On the Potsdam dataset, WDCNet achieved mIoU, mDice, and mAcc of 76.54%, 85.42%, and 84.26%, respectively, outperforming all compared methods. In mIoU, it surpassed DDRNet by 1.69 percentage points, demonstrating its stability and generalizability in multi-class segmentation tasks. This advantage is primarily attributed to the协同作用 of the context pyramid and detail guidance modules, enabling the model to excel in complex structure recovery and small object representation. In the ‘building’ and ‘car’ classes, WDCNet achieved IoUs of 91.24% and 89.39%, significantly outperforming DDRNet and SegFormer-B1, indicating stronger advantages in maintaining building boundary continuity and recognizing complete vehicle targets. It also maintains leadership in texture-complex classes like ‘tree’ and ‘low vegetation’, reflecting its robustness in spatial context modeling and fine-grained structure recovery. In terms of model efficiency, WDCNet’s parameter count is not only much lower than large models like FastFCN but also significantly smaller than most mainstream methods, while accuracy exceeds various lightweight models, achieving a balance of high efficiency and high accuracy.

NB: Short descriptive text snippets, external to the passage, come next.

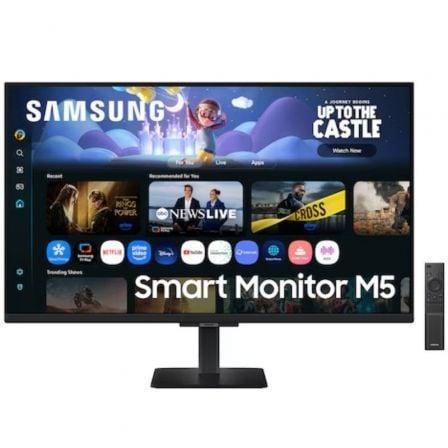 art_sam-m20s27fm500eu_1 Smart Monitor Samsung M5 S27FM500EU 27"/ Full HD/ Multimedia/ Smart TV/ Negro
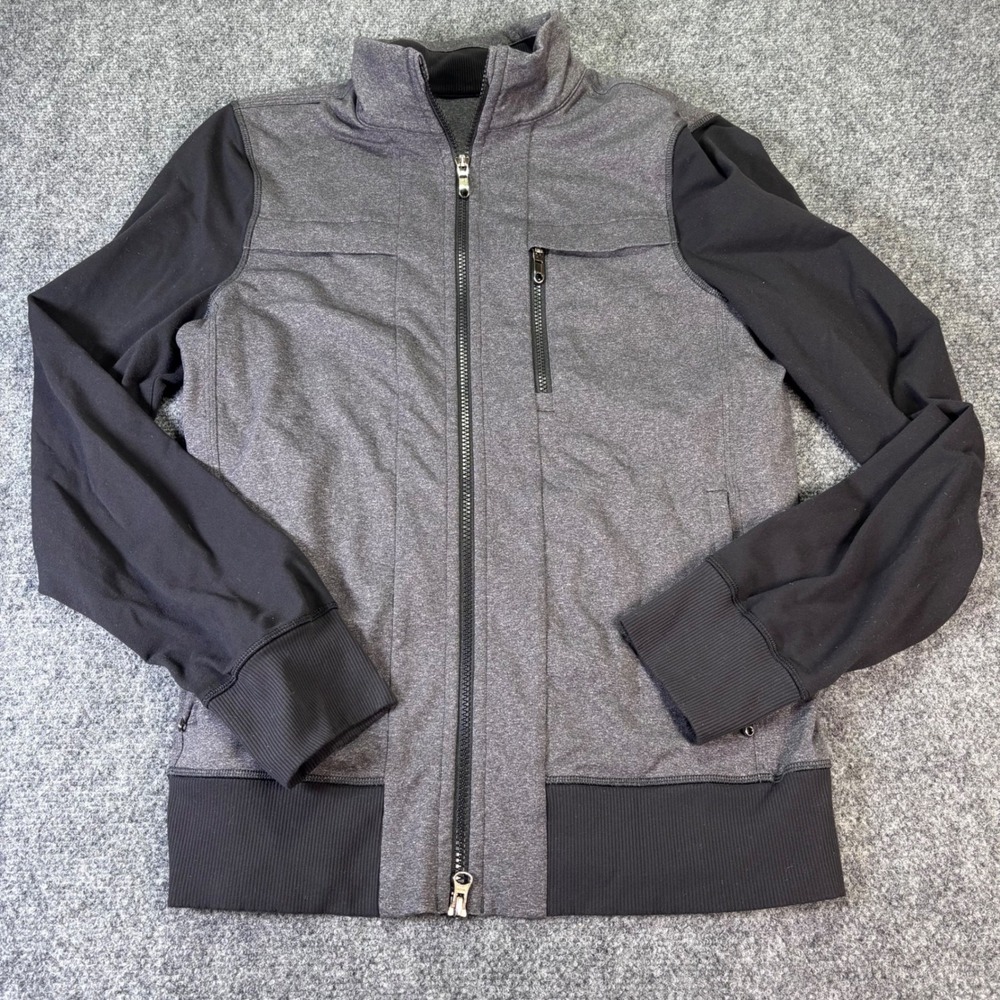 Lululemon Post Gravity Full Zip Track Jacket Men'… - image 1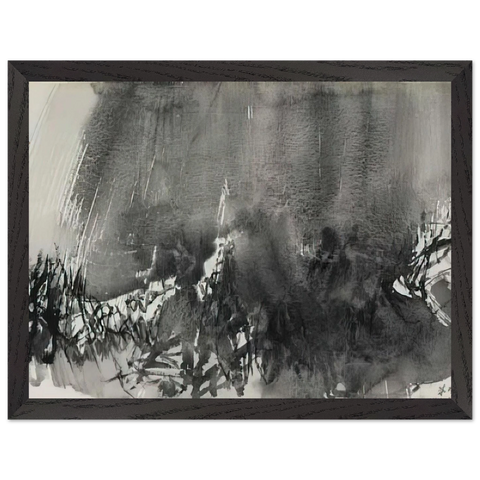 UNTITLED 1963 by Chu teh Chun — Framed art print at Zephyeer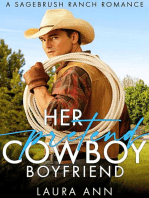 Her Pretend Cowboy Boyfriend: Sagebrush Ranch, #3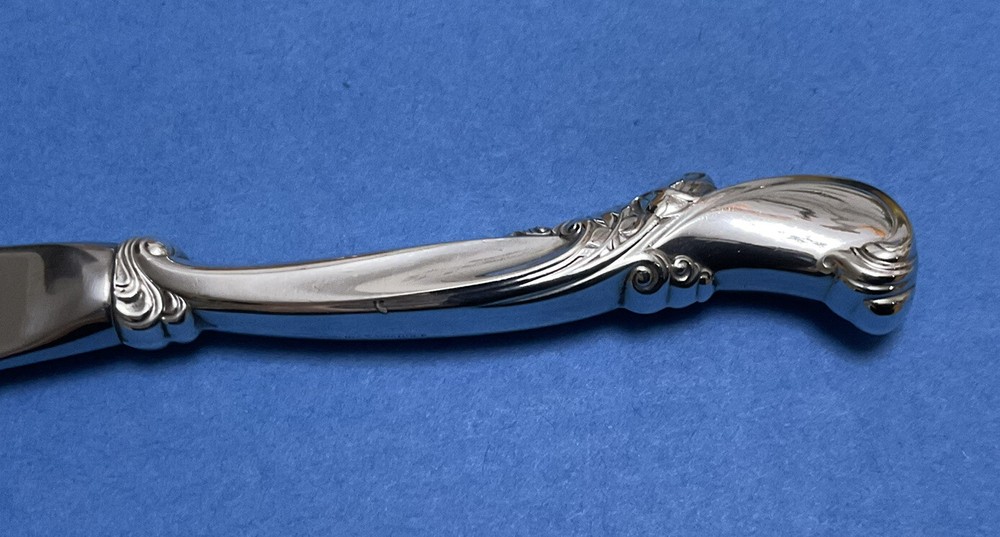 WALLACE STAINLESS BUTTER SPREADERS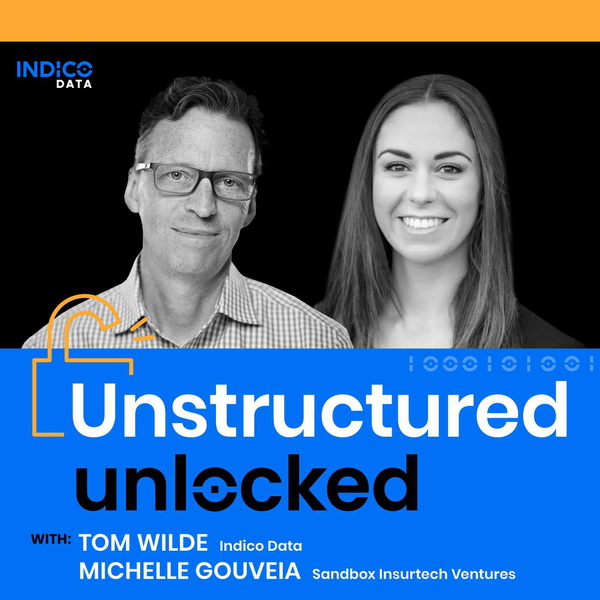 Artwork for Unstructured Unlocked by Indico Data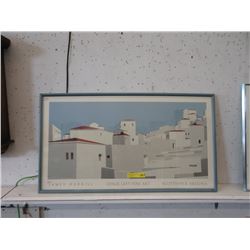 Limited Edition James Harrill Framed Print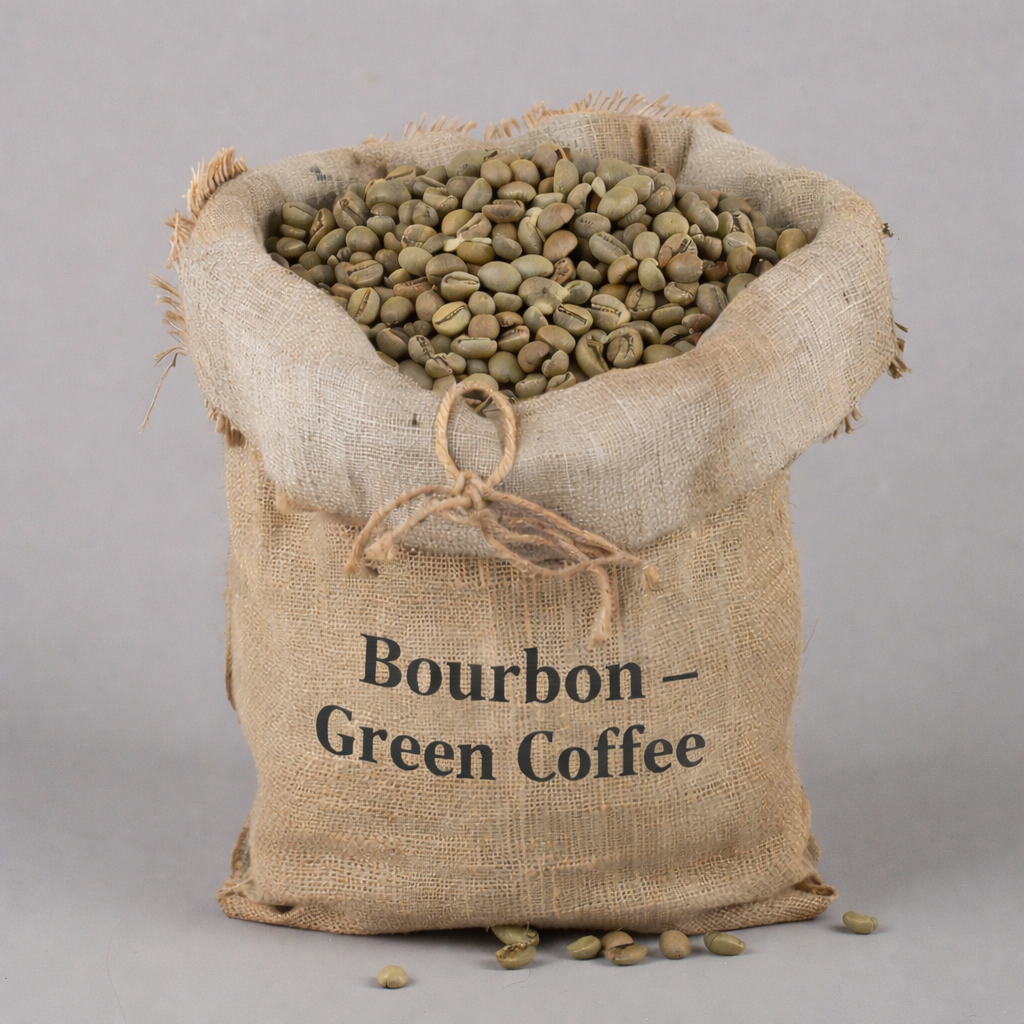 Bourbon – Green Coffee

Methods	Clutter	Building	Tree	Low Veg.	Imp. Sur.	Car	mIoU/%	mDice/%	mAcc/%	Params/MB
U-Net	34.68	89.34	77.26	73.94	89.15	83.37	74.62	83.88	82.97	28.98
BiSeNet V2	38.83	87.84	75.10	73.88	89.49	83.67	74.80	84.30	83.41	3.35
DDRNet	36.72	88.86	75.87	73.30	89.89	84.42	74.85	84.15	83.38	20.29
WDCNet (Ours)	39.67	89.39	78.09	75.99	91.24	84.90	76.54	85.42	84.26	3.86

Conclusion

This paper addresses the problems of boundary detail loss, insufficient utilization of multi-scale context, and unidirectional fusion of semantics and details in semantic segmentation of UAV drones remote sensing images, proposing a lightweight, high-precision network named WDCNet. It establishes a systematic design paradigm of “detail preservation – semantic enhancement – bidirectional fusion.” In the detail path, a wavelet transform downsampling module and a detail guidance module are introduced to preserve high-frequency details and boundary contours. In the semantic branch, a residual multidimensional collaborative attention module and a context pyramid module are combined to efficiently model multi-scale context. At the fusion stage, an enhanced bilateral guided aggregation module achieves a bidirectional feedback mechanism between details and semantics. Simultaneously, a combined OHEM and Dice loss is employed to mitigate the impact of class imbalance and hard samples, further improving boundary and small object segmentation performance. Experimental results on three typical remote sensing datasets—UAVid, Vaihingen, and Potsdam—demonstrate that WDCNet surpasses representative lightweight methods in accuracy, boundary parsing quality, and small object recognition, while maintaining low model complexity. This validates its feasibility and application potential for achieving high-precision segmentation under resource-constrained conditions,具备 deployment feasibility on embedded and resource-limited platforms to meet intelligent parsing needs for various low-altitude remote sensing tasks. Future work will involve integrating graph neural networks to enhance global semantic modeling, combining weak supervision and few-shot learning to improve adaptability to low-annotation scenarios, and conducting cross-modal segmentation research with heterogeneous sensors to expand multi-source remote sensing fusion applications.